▸ **Tarefa 1**
No depoimento de Gilberto Braz, quais categorias de pessoas ele enumera ao descrever a turma envolvida no Movimento Popular de Arte? Liste todas.
▸ **Tarefa 2**
Transcreva do depoimento de Gilberto Braz o trecho que se inicia pelas palavras que contêm "E nós tos que" e termina em "ocupando seu espaço.".
▸ **Tarefa 3**
Retome o depoimento de Gilberto Braz logo depois da última frase apresentada.

▸ **Fonte**
+ + + + +
Pesquisar este blog

19.7.12

Depoimento - GILBERTO BRAZ (Poeta)

O poeta em ação: lirismo equilibrado (foto EF)

(A emoção de participar do Projeto Bem-Te-Vi)
GB – é uma emoção dupla, primeiro porque a gente tá aqui relembrando sempre, nessas oportunidades, a memória, o trabalho e a obra do Raberuan que, como todos sabem, era um artista magnífico, autor de uma obra fantástica e criador de personagens que eu, inclusive, incorporei em alguns shows dele, como o Cego Waldemar.
Outro motivo de satisfação é que o projeto visas reunir condições para a gente lançar o cd e o livro de poemas do Akira, que é o cara que promove todo tipo de atividade cultural, que incentiva todo mundo e que merece todo o esforço que a gente possa fazer. E também é dono de uma obra poética fantástica.
É maravilhoso estar aqui.

(Como você vê a cena cultural em S. Miguel hoje)
GB – Eu acho que a gente tem que analisar a cena artística, o movimento cultural, sob dois aspectos. O primeiro é daquela turma de produtores culturais, compositores, artistas plásticos, atores, atrizes, enfim, estudiosos da arte que estiveram envolvidos durante o Movimento Popular de Arte e que não abandonaram as suas atividades. Sob esse ponto de vista, a gente tem o Projeto Bem-Te-Vi assim como outros, sempre capitaneados pelo Akira, procurando recolocar cada categoria – vamos dizer assim- na cena artística do bairro e até da cidade.
E nós tos que analisar sob o ponto de vista das novas safras, pois a gente sabe que coisas acontecem em vários pontos, em vários lugares e que felizmente as novas gerações estão aí.
Caio Vandré, que hoje está tocando aqui, é um exemplo disso. As novas gerações estão surgindo, ocupando seu espaço.

(O que você tem feito, por onde tem andado, falando sobre sua poesia...)
GB – Meu trabalho, ele tem – digamos assim – ele tenta reunir as influências do contexto histórico que eu já vivi, que nasci e cresci e me formei. Então, existe um traço forte de nordestinidade em meu trabalho, não só pela minha família mas também pelo próprio bairro de S. Miguel Paulista, que tem um traço cultural forte de presença nordestina. Também tem outras nacionalidades e outras regionalidades, outros povos vivendo em s. Miguel, por exemplo, a comunidade árabe tem uma presença forte no bairro.
+ + + + +
▸ **Trechos dos dados**
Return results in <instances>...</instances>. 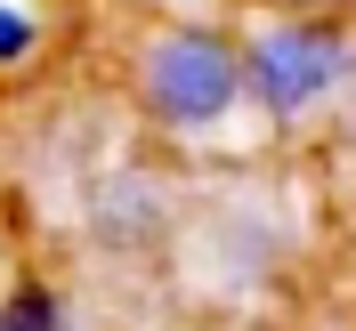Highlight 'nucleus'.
<instances>
[{"instance_id":"nucleus-1","label":"nucleus","mask_w":356,"mask_h":331,"mask_svg":"<svg viewBox=\"0 0 356 331\" xmlns=\"http://www.w3.org/2000/svg\"><path fill=\"white\" fill-rule=\"evenodd\" d=\"M130 97L146 113V130H162V137H219L235 113H251L243 41L211 17L146 24L138 49H130Z\"/></svg>"},{"instance_id":"nucleus-2","label":"nucleus","mask_w":356,"mask_h":331,"mask_svg":"<svg viewBox=\"0 0 356 331\" xmlns=\"http://www.w3.org/2000/svg\"><path fill=\"white\" fill-rule=\"evenodd\" d=\"M243 97L267 130H316L332 105L356 97V24L348 17H284L267 8L243 33Z\"/></svg>"},{"instance_id":"nucleus-3","label":"nucleus","mask_w":356,"mask_h":331,"mask_svg":"<svg viewBox=\"0 0 356 331\" xmlns=\"http://www.w3.org/2000/svg\"><path fill=\"white\" fill-rule=\"evenodd\" d=\"M89 235L106 251H146L170 235V186H162L154 170H122L106 178L97 194H89Z\"/></svg>"},{"instance_id":"nucleus-4","label":"nucleus","mask_w":356,"mask_h":331,"mask_svg":"<svg viewBox=\"0 0 356 331\" xmlns=\"http://www.w3.org/2000/svg\"><path fill=\"white\" fill-rule=\"evenodd\" d=\"M0 331H81V315L65 307V291L41 275H17L0 291Z\"/></svg>"},{"instance_id":"nucleus-5","label":"nucleus","mask_w":356,"mask_h":331,"mask_svg":"<svg viewBox=\"0 0 356 331\" xmlns=\"http://www.w3.org/2000/svg\"><path fill=\"white\" fill-rule=\"evenodd\" d=\"M33 49H41V17L24 0H0V65H24Z\"/></svg>"},{"instance_id":"nucleus-6","label":"nucleus","mask_w":356,"mask_h":331,"mask_svg":"<svg viewBox=\"0 0 356 331\" xmlns=\"http://www.w3.org/2000/svg\"><path fill=\"white\" fill-rule=\"evenodd\" d=\"M275 8H284V17H348L356 0H275Z\"/></svg>"},{"instance_id":"nucleus-7","label":"nucleus","mask_w":356,"mask_h":331,"mask_svg":"<svg viewBox=\"0 0 356 331\" xmlns=\"http://www.w3.org/2000/svg\"><path fill=\"white\" fill-rule=\"evenodd\" d=\"M348 130H356V113H348Z\"/></svg>"}]
</instances>
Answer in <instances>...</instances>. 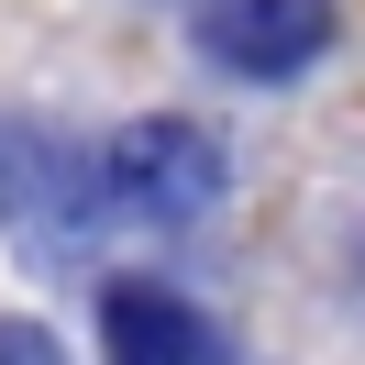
+ + + + +
▸ **Resposta da tarefa 1**
- produtores culturais
- compositores
- artistas plásticos
- atores
- atrizes
- estudiosos da arte

▸ **Resposta da tarefa 2**
E nós tos que analisar sob o ponto de vista das novas safras, pois a gente sabe que coisas acontecem em vários pontos, em vários lugares e que felizmente as novas gerações estão aí.
Caio Vandré, que hoje está tocando aqui, é um exemplo disso. As novas gerações estão surgindo, ocupando seu espaço.

▸ **Resposta da tarefa 3**
Então, dentro desse olhar cosmopolita ainda que genérico, a nossa obra acaba refletindo tudo isso.
Tenho procurado fazer um trabalho que, se não buscar, resgatar nenhum sentido, tenta incorporar influências que sempre ocorreram e procuram um caminho próprio, uma identidade própria, humildemente. Ninguém inventa nenhum estilo ou moda. Em literatura não inventam nada. Elas são frutos de um contexto histórico. Só depois de décadas é que vão analisar e dizer “isso aqui foi um movimento literário ou uma escola literária”.
Até porque nós somos influenciados e também influenciadores.

(Como você vê a produção literária hoje, no Brasil, no mundo, em São Miguel)
GB – A gente tem alguns valores, alguns poetas, alguns bons artistas, alguns bons arquitetos da palavra. Evidentemente, como em todo segmento artístico, existe também uma quantidade razoável de artistas e escritores que – digamos assim – estão dentro de um padrão que vem sendo desenvolvido já há algumas décadas.
Na verdade, quanto a estilo literário, a gente não conseguiu nada. Ainda estamos muito perto dos modernos e dos concretos, de João Cabral de Melo Neto, e de algum grupo de autores que ainda não foi substituído.
Os valores para substitui-los existem, mas eles passam e a nossa sociedade precisa produzir, dar espaço para estes valores. Infelizmente, estamos em um momento em que o caleidoscópio da mídia está tragando tudo para o buraco negro do lugar-comum, da frivolidade, das nulidades.
Então, é uma batalha em que ainda vai haver vencedores. Pra saber onde estão esses nomes a gente tem que pesquisar muito, procurar muito na marginalidade, nos circuitos alternativos. Porque nos circuitos “oficiais” não há muito espaço, não existem muitos nomes. É mais barato continuar produzindo os nomes já consagrados que produzir o novo.

(Como você vê a transversalidade de mídias)
GB – Em primeiro lugar, é muito rico, são muitas as possibilidades. Hoje você pode veicular um poema na internet com uma série de recursos multimídia, produzir seu poema com ferramentas e tecnologias acessíveis.
Mas ao mesmo tempo, todo esse caldeirão de coisas favorece a banalidade, a mesmice, muita gente fazendo a mesma coisa.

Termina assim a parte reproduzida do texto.